-------- Provided entries --------

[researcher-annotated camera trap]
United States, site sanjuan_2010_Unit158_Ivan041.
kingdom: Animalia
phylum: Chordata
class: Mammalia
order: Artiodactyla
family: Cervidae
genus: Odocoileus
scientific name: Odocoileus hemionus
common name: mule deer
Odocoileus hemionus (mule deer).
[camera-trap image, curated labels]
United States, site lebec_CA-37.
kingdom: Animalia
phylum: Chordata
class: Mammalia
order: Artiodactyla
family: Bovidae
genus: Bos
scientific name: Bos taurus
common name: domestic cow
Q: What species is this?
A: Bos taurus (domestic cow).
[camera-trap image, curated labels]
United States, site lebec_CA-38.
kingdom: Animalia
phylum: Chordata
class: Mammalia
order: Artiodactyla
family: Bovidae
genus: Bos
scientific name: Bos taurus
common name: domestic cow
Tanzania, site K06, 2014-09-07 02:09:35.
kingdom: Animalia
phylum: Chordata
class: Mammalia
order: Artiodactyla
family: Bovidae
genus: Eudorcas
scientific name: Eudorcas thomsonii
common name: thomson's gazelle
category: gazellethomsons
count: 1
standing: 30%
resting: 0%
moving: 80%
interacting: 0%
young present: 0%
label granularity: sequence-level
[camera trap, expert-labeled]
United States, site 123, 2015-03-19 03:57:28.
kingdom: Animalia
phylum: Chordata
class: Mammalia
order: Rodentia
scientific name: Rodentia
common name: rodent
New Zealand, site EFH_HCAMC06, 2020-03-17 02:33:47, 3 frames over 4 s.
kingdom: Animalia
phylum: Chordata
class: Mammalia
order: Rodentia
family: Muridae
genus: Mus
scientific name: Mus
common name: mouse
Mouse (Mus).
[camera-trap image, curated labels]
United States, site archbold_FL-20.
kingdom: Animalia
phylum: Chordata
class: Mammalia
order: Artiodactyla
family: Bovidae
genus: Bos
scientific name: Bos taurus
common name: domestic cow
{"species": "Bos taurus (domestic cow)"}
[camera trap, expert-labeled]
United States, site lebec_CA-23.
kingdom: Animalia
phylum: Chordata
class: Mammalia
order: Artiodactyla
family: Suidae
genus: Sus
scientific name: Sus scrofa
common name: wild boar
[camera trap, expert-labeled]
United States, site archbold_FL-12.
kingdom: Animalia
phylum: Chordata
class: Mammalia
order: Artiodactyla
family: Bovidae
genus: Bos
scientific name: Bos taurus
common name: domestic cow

--------

Task — The line containing "common name: mule deer" and all lines after it, through the last line of the data, should be retyped exactly.

Task output —
common name: mule deer
Odocoileus hemionus (mule deer).
[camera-trap image, curated labels]
United States, site lebec_CA-37.
kingdom: Animalia
phylum: Chordata
class: Mammalia
order: Artiodactyla
family: Bovidae
genus: Bos
scientific name: Bos taurus
common name: domestic cow
Q: What species is this?
A: Bos taurus (domestic cow).
[camera-trap image, curated labels]
United States, site lebec_CA-38.
kingdom: Animalia
phylum: Chordata
class: Mammalia
order: Artiodactyla
family: Bovidae
genus: Bos
scientific name: Bos taurus
common name: domestic cow
Tanzania, site K06, 2014-09-07 02:09:35.
kingdom: Animalia
phylum: Chordata
class: Mammalia
order: Artiodactyla
family: Bovidae
genus: Eudorcas
scientific name: Eudorcas thomsonii
common name: thomson's gazelle
category: gazellethomsons
count: 1
standing: 30%
resting: 0%
moving: 80%
interacting: 0%
young present: 0%
label granularity: sequence-level
[camera trap, expert-labeled]
United States, site 123, 2015-03-19 03:57:28.
kingdom: Animalia
phylum: Chordata
class: Mammalia
order: Rodentia
scientific name: Rodentia
common name: rodent
New Zealand, site EFH_HCAMC06, 2020-03-17 02:33:47, 3 frames over 4 s.
kingdom: Animalia
phylum: Chordata
class: Mammalia
order: Rodentia
family: Muridae
genus: Mus
scientific name: Mus
common name: mouse
Mouse (Mus).
[camera-trap image, curated labels]
United States, site archbold_FL-20.
kingdom: Animalia
phylum: Chordata
class: Mammalia
order: Artiodactyla
family: Bovidae
genus: Bos
scientific name: Bos taurus
common name: domestic cow
{"species": "Bos taurus (domestic cow)"}
[camera trap, expert-labeled]
United States, site lebec_CA-23.
kingdom: Animalia
phylum: Chordata
class: Mammalia
order: Artiodactyla
family: Suidae
genus: Sus
scientific name: Sus scrofa
common name: wild boar
[camera trap, expert-labeled]
United States, site archbold_FL-12.
kingdom: Animalia
phylum: Chordata
class: Mammalia
order: Artiodactyla
family: Bovidae
genus: Bos
scientific name: Bos taurus
common name: domestic cow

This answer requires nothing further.